Chicago Tribune:
WASHINGTON -- Former President Gerald Ford said in an newly disclosed interview that the Iraq war was not justified.
"I don't think I would have gone to war," he said in July 2004, a little more than a year after President Bush had launched the invasion advocated and carried out by prominent veterans of Ford's own administration.
In a four-hour conversation at his house in Beaver Creek, Colo., Ford "very strongly" disagreed with the current president's justifications for invading Iraq and said he would have pushed alternatives, such as sanctions, much more vigorously.
In the tape-recorded interview, Ford was critical not only of Bush but also of Vice President Dick Cheney--Ford's White House chief of staff--and then-Defense Secretary Donald Rumsfeld, who served as Ford's chief of staff and then his Pentagon chief.
"Rumsfeld and Cheney and the president made a big mistake in justifying going into the war in Iraq. They put the emphasis on weapons of mass destruction," Ford said. "And now, I've never publicly said I thought they made a mistake, but I felt very strongly it was an error in how they should justify what they were going to do."

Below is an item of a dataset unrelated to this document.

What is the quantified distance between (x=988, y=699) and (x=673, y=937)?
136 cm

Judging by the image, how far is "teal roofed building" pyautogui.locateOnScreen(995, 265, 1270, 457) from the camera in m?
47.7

This was from a Washington Post story today by Bob Woodward.
According to Tom DeFrank of the New York Daily News (Fox's Special Report today), however, Ford stated that getting rid of Saddam Hussein was a "legitimate use of U.S. power." DeFrank indicated that Ford seemed to concentrate his objections to the war on the WMD rationale for going to war, rather than the actual removal of Saddam Hussein.